As far as writing style, this story is written like the bible. Obviously, it mocks the bible in almost every way, from the dated vocabulary to the stories of animals and silly symbolism. The ridiculous songs and poems poke fun at related portions of the bible. The setting is even pseudo-biblical. I found it somewhat hard at times to get Nietzsche's point out of some of the more muddled passages, and I had to continue on to find later that he'd repeat something a different way and I'd eventually grasp it. While, a progression(or regression depending upon your viewpoint), I feel Zarathustra's journey forward looks backward often, and some of the necessary introductory pieces didn't appeal to me much, as I felt I've already "gone under" these traditions of good and evil.
This is a necessary read for anyone even somewhat interested in philosophy. Depending upon how familiar you are with works by later authors it might be a bit boring and repetative. As much praise as I give for it, the work doesn't go without flaw. Obvious in Zarathustra is a certain contempt for everything currently around him and an outwardly destructive nature to an extent that isn't directly militant, but it reflects someone shunned by a society and falls to subjectivity at certain points.

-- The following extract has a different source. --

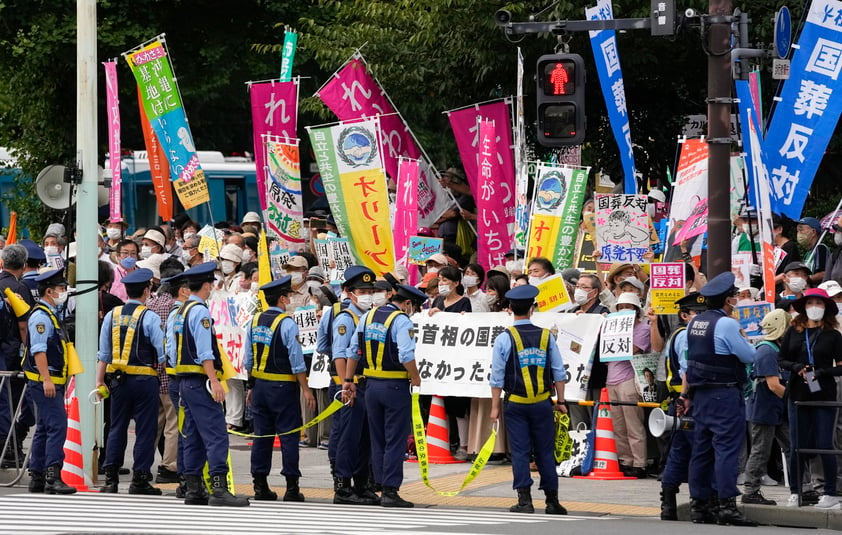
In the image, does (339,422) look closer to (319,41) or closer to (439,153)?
(319,41)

One or two sections struck me as very sexist and I dismissed them as a result of the time period and Nietzsche's lonliness in life. Shining through where unwanted at times is Nietzsche's praise of solitude and on a much lower level his illness. It leaves the reader unconvinced in specific passages and opens questions of bias(not to say this isn't a biased work).
Overall, 4/5 stars. A necessary, excellent read. It's a tough read and you'll have to go over a few passages more than once to grab the meaning, but you'll come out with a clear idea of where you stand on some of the issues and maybe a new view on society's conventions.